WASHINGTON — SpaceX chief Elon Musk continued his assault on the status quo, announcing Friday both a milestone in the development of a reusable rocket and a lawsuit to stop the Air Force from awarding a competitor a sole-source, multibillion-dollar contract for military satellites he says his company could launch much more cheaply.
Musk, whose firm transports cargo to the International Space Station for NASA, has made no secret he wants to usher in a new era of cheaper, more innovative space flight. At a Friday news conference at the National Press Club, the co-founder of PayPal and CEO of Tesla Motors outlined his latest efforts to shake things up.
Musk's California company is asking the U.S. Court of Federal Claims, which hears disputes on government contracts, to freeze a no-bid Air Force contract that would pay United Launch Alliance to provide as many as 36 rocket booster cores. The hardware is needed to launch national security satellites.
Since 2006, each of 68 space launches for the U.S. Air Force has been handled solely by United Launch Alliance, formed as a joint venture of Lockheed Martin and Boeing.
Over that period, the money Congress has approved for launching national security hardware into space has jumped from $613 million a year to $1.63 billion in fiscal 2014. The Pentagon projects it will cost $70 billion more through 2030.
Musk said Friday the Air Force wrongly awarded the new military satellite contract to United Launch Alliance before his company had a chance to finish the certification process that would allow SpaceX to bid on the multibillion-dollar work.
"This is not SpaceX protesting and saying that these launches should be awarded to us. We're just saying these launches should be competed," he told reporters. "If we compete and lose, that's fine. But why would they not even compete it? That just doesn't make sense."
A spokesperson for the Air Force declined to comment, saying they had just heard about the lawsuit.
The tension between Musk and United Launch Alliance CEO Michael Gass was on full display last month at a hearing before a Senate Appropriations subcommittee examining the cost of launching military satellites.
Gass told senators the current setup works. Each of the 68 launches has been successful, and the way the contract is structured means United Launch Alliance is always available should the Defense Department need an emergency launch. That kind of flexibility could be lost under a more competitive arrangement, he told committee members. And while he said he would welcome competition, he also said it's not clear any other aerospace companies are truly prepared to take over the work.
Musk countered that SpaceX could do the job just as efficiently, and for no more than $100 million per launch, far less than the $380 million United Launch Alliance charges. Gass disputed Musk's math, saying United Launch Alliance's charge reflects overhead costs that any competitor would also have to factor in. Gass also said costs have gone down since 2011, when the Pentagon modified its contract requirements.
Musk said Friday he learned of the new contract the day after the hearing.
He called the timing "remarkably coincidental. I don't think that's an accident."

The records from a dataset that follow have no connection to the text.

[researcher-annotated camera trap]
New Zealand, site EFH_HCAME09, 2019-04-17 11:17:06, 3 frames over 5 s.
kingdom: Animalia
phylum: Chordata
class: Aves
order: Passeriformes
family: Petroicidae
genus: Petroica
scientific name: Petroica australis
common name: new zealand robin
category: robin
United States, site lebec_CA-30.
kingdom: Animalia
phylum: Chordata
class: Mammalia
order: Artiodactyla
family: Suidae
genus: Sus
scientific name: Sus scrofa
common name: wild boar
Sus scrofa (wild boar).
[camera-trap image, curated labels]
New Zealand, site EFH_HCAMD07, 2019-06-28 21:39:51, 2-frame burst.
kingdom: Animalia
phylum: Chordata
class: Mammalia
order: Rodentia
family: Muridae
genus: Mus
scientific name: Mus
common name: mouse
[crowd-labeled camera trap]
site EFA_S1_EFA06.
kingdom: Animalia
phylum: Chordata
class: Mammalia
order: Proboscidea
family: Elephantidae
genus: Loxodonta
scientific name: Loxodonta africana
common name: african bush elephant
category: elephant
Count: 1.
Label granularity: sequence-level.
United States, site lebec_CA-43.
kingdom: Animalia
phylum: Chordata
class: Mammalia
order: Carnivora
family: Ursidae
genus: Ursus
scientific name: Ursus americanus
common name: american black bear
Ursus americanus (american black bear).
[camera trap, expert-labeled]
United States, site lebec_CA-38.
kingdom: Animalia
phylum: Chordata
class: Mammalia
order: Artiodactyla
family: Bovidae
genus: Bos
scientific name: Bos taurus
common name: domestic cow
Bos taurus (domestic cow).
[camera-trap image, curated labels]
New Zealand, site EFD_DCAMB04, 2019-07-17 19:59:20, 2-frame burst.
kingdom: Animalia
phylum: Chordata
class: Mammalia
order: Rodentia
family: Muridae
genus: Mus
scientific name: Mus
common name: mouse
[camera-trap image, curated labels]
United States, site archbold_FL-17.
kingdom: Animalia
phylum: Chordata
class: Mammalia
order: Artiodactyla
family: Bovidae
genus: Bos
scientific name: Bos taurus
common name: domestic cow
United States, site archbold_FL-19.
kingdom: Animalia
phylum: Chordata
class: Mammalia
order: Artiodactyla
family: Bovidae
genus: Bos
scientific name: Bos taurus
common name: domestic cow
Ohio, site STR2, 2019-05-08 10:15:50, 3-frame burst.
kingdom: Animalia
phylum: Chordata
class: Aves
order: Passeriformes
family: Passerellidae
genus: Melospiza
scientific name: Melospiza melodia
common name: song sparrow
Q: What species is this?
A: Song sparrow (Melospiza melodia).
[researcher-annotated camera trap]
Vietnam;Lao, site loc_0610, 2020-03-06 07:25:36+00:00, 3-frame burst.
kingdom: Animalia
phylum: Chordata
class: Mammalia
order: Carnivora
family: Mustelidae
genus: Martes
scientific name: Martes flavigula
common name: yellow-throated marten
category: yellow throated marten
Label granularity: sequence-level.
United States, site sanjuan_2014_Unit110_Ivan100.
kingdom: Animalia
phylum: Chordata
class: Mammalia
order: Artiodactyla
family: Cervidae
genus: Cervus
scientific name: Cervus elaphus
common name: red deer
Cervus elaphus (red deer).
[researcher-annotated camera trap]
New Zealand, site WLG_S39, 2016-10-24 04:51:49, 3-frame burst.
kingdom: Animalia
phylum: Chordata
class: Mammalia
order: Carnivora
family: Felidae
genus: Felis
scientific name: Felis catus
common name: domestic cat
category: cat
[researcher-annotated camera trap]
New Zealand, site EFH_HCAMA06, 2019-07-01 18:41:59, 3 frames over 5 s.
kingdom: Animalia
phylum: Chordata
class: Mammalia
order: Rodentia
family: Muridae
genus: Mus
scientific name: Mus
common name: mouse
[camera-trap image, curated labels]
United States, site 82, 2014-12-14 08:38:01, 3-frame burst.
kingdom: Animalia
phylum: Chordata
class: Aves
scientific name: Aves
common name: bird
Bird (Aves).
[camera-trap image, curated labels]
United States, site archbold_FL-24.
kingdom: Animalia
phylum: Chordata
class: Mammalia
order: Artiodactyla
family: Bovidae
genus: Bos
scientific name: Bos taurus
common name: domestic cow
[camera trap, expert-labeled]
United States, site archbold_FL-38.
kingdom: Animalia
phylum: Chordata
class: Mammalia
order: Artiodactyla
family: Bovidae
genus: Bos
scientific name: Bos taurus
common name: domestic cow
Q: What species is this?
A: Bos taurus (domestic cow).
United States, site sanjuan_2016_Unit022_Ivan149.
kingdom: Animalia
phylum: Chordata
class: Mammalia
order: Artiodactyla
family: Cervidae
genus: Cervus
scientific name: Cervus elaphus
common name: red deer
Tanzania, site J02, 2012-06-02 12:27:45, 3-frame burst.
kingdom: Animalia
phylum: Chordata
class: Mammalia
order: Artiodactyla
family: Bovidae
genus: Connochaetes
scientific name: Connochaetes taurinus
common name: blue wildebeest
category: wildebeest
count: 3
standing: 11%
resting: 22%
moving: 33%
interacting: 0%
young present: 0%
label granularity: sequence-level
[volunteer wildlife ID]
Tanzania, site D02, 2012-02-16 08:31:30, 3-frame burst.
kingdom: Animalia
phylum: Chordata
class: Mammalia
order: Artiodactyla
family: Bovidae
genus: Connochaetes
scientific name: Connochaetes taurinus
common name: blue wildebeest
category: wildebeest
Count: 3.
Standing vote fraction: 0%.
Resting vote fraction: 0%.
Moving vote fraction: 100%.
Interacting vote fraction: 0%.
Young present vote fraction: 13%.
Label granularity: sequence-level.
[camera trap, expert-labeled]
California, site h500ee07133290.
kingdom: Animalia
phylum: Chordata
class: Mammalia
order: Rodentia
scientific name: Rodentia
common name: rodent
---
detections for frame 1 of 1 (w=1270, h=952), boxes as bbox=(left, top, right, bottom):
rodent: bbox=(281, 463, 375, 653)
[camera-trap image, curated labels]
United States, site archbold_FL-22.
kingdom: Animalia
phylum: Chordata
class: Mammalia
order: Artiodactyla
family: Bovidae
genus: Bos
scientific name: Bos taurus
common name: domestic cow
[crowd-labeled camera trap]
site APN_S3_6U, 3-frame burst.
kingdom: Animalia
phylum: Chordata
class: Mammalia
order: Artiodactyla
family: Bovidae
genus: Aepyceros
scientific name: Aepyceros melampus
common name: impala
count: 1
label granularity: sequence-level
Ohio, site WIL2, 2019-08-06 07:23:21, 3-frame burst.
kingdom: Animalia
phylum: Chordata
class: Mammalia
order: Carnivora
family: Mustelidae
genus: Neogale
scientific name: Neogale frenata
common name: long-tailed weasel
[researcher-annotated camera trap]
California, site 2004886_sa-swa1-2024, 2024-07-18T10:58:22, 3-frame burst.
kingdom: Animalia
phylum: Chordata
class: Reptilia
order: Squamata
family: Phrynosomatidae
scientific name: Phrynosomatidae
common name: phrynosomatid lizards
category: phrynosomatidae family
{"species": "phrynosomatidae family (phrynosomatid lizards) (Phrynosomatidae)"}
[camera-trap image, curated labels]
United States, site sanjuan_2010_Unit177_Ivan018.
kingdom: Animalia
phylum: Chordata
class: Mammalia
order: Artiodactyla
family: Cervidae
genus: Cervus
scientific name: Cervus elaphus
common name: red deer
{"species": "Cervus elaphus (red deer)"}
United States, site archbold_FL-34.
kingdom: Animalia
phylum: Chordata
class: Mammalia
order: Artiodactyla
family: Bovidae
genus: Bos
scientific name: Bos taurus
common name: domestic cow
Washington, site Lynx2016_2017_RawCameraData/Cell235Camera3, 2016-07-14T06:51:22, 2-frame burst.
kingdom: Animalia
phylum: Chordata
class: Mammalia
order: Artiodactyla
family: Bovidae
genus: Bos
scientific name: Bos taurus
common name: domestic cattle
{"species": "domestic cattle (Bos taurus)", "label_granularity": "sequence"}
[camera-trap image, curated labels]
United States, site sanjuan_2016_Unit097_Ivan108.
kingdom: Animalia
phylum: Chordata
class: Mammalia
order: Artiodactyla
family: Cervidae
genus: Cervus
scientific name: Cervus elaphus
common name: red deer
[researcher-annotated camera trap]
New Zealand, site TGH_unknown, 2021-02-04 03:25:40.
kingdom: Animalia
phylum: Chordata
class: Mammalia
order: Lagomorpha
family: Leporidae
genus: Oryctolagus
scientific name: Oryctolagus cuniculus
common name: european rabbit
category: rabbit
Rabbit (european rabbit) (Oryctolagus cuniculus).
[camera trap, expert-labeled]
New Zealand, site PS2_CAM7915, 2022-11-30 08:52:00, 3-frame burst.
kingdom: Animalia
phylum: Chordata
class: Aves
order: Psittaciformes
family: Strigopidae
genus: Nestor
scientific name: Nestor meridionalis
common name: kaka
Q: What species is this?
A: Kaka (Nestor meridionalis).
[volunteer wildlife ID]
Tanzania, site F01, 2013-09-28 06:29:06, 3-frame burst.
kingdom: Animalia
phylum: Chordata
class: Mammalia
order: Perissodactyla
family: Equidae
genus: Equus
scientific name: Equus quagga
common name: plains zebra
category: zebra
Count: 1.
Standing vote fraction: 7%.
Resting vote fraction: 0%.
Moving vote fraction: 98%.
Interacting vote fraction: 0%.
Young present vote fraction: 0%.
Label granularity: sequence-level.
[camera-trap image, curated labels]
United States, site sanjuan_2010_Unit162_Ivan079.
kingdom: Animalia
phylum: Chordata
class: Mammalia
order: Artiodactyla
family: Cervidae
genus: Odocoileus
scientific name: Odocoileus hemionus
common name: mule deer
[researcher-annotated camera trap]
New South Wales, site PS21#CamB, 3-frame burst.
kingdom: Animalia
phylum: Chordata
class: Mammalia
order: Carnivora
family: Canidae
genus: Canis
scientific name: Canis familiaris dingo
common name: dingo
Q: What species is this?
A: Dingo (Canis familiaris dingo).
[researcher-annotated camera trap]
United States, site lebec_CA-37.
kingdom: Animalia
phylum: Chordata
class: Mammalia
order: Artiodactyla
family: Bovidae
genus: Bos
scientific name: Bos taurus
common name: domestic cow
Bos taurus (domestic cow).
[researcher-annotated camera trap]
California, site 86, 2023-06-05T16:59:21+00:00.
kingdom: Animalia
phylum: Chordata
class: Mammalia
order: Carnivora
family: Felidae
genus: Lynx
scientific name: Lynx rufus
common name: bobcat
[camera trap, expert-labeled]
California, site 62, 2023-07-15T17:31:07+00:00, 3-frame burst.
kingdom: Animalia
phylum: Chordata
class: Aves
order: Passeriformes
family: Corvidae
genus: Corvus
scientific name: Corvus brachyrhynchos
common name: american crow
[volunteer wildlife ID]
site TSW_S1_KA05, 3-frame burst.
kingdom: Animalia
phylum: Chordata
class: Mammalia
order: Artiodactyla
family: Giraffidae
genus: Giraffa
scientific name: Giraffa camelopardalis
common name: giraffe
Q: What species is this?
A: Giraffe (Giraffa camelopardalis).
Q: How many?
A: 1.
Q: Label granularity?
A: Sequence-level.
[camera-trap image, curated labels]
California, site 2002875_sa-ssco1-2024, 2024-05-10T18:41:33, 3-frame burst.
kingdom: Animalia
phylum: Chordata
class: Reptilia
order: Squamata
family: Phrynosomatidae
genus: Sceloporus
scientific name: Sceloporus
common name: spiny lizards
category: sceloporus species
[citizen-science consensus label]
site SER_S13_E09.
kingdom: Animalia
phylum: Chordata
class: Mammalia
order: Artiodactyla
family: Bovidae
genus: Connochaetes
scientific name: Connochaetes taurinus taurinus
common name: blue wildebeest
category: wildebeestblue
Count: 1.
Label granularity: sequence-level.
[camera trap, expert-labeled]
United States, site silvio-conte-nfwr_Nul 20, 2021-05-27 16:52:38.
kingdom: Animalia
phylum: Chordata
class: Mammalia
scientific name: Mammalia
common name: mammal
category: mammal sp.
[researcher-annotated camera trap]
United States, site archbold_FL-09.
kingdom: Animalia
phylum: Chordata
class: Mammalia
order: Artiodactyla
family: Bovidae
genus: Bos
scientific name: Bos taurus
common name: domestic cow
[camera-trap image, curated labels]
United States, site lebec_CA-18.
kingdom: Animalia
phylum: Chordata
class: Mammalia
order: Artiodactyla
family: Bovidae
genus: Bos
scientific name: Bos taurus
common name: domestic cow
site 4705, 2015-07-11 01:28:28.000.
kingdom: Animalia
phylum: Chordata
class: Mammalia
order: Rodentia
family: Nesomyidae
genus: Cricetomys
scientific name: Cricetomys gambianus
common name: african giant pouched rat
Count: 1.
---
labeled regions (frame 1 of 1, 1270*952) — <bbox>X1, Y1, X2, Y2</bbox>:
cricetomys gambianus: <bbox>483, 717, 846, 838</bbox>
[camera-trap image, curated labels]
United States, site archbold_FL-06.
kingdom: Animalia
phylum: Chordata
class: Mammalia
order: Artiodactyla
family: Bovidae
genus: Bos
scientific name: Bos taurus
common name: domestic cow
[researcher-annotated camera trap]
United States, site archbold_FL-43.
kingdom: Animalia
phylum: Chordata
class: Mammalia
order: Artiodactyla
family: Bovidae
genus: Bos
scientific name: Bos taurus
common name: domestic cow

Musk also reported Friday that the Falcon 9 booster had accomplished a soft ocean landing before rough seas destroyed most of it. It was an experiment that had been given a less than 50-50 chance of success.
"No one has ever soft-landed a liquid rocket booster stage before, and I think this bodes very well for achieving re-usability," he told reporters. "What SpaceX has done so far is evolutionary not revolutionary. (But) if we can recover the stage intact and relaunch it, the potential is there for truly revolutionary impact in space transport costs."
Musk said he expects several more launches this year, offering the company more opportunity to perfect a soft landing that keeps the rocket mostly intact.
The SpaceX CEO also said work is continuing on a pad on the south coast of Texas near Brownsville, which the company hopes to use for launching geosynchronous satellites.
"We're waiting on the final environmental approvals for that," he said. "We expect to get those soon, and we'll probably have the site active in a couple of years."